TASKS TO COMPLETE:
**1)** In the passage on the Workers Revolutionary Party, what did Heath do when the miners declared a national strike in February?
**2)** Carry on the passage about the Workers Revolutionary Party and the miners' fight with the Heath government, beginning after its final sentence.

# START OF TEXT PASSAGE

The WRP’s founding conference, which was attended by 3,000 ‘delegates and visitors’, should have indicated to Healy that, for all the gains of the previous few years, he was still a long way short of creating a truly mass revolutionary party of the working class. But Healy’s head was filled with visions of an imminent struggle for power. ‘We say the preconditions for the social revolution are maturing rapidly’, he assured the conference. ‘There is no middle road – either we defeat this government and smash its state apparatus or they will destroy us. The conflict ahead in fact poses this question of dual power.’21 The problem of the continuing hold of social democracy over the labour movement was easily disposed of. ‘Workers know’, the first statement by the new WRP central committee blithely asserted, ‘that what is posed today is ... a revolutionary political confrontation in which the whole question of power is posed.’22 Subsequent political developments were to deal harsh blows to such illusions.

* * * *

THE ‘TRANSFORMATION’ of the SLL into the Workers Revolutionary Party was immediately followed by the final upsurge of struggle against the Heath government which was to culminate in the historic defeat of the Tories by the National Union of Mineworkers. In November 1973, when the NUM began an overtime ban in pursuit of a pay claim which breached the Tory pay laws, Heath declared a state of emergency, followed in January 1974 by a three-day week in industry to conserve energy supplies. In the face of the government’s continued refusal to concede their claim, in February the miners declared a national strike, and Heath responded by calling a snap general election, hoping to win the middle class vote with a union-bashing campaign. In the event, he suffered a humiliating rejection. Labour emerged from the election as the party with the largest number of seats and was able to form a minority government under Harold Wilson.

# END OF TEXT PASSAGE
# START OF GIVEN DATA

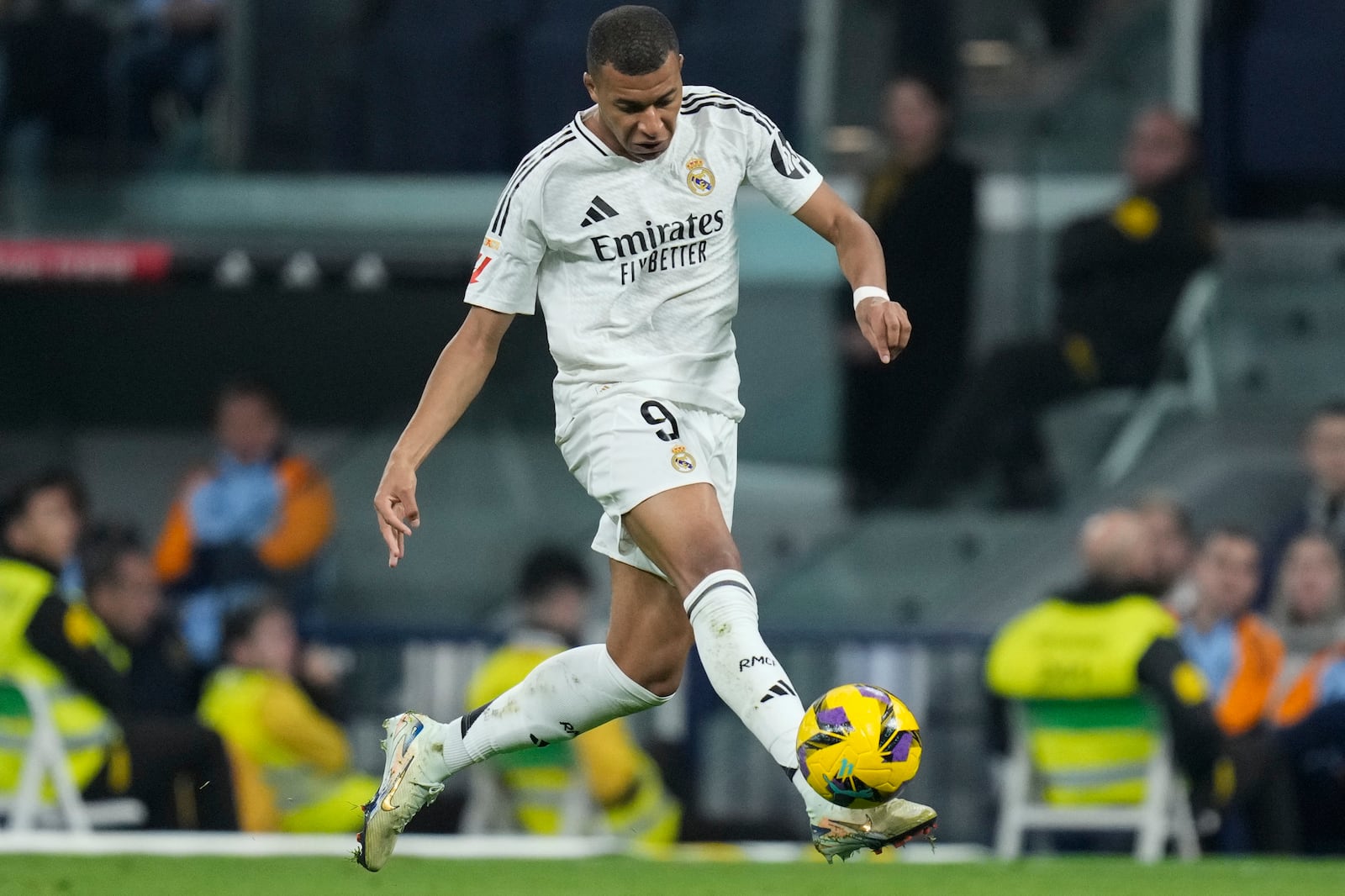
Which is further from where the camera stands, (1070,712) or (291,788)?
(291,788)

# END OF GIVEN DATA

TASK-BY-TASK RESULTS:
**1)** He called a snap general election.

**2)**
In this situation of intense industrial and political conflict, a genuine revolutionary organisation, even one of the WRP’s relatively small size, could have played an important role in clarifying political issues for advanced workers and outlining the tasks ahead. But the WRP leadership was in a state of complete political disorientation. During the election campaign Healy proclaimed that Heath was intent on installing a police-military dictatorship, and Workers Press carried a series of bloodcurdling headlines to this effect. However, when the maverick Tory Enoch Powell made his intervention just prior to the election, urging his supporters to vote Labour because of its commitment to a referendum on the Common Market, Heath was deposed from his position as aspirant British fuhrer and replaced by Powell. Healy assured a WRP eve-of-poll meeting that ‘the two-party system is breaking up’ and that the coming conflict would be ‘between the Workers Revolutionary Party and the Powellite movement’!23

The WRP stood nine of its own candidates in the general election. They received votes ranging from a derisory 52 for Workers Press journalist Stephen Johns in Dunbartonshire East, to a relatively respectable 1,108 for WRP miner Dave Temple in Wallsend (compared with 41,811 for the successful Labour candidate). These results indicated that at best only a very narrow layer of the working class was responsive to pseudo-revolutionary appeals to break from Labour, and that the overwhelming majority of class-conscious workers retained their political allegiance to social democracy. Yet Healy failed to take this question at all seriously. The WRP leadership deluded itself that a Labour government would be quickly discredited among militant workers, who would then rally to the alternative ‘revolutionary leadership’ of the WRP.24

It all turned out rather differently. The Wilson government proceeded to settle the miners’ pay claim, end the state of emergency and the three-day week, and abolish the Industrial Relations Act. Far from breaking from reformism, the advanced sections of the working class remained loyal to Labour, and at a second general election in October Wilson was returned to office with a narrow overall majority.

But Healy was oblivious to the real political situation. Having surrounded himself with middle class sycophants from the journalistic and acting professions, and cut himself off from all but the most intermittent contact with the working class, Healy was able to allow his political fantasies free rein. Thus he could argue, in all seriousness, that a situation of dual power had been ushered in by the fall of the Heath government. In the October election the WRP again stood its own candidates, scarcely bothering to argue for a Labour vote. Healy set a target of 3,000 new recruits for the election campaign, and ‘members’ were signed up to what was supposedly a Bolshevik party on the most minimal anti-Tory basis. The WRP candidates did no better than in February, and the party’s numbers continued to decline.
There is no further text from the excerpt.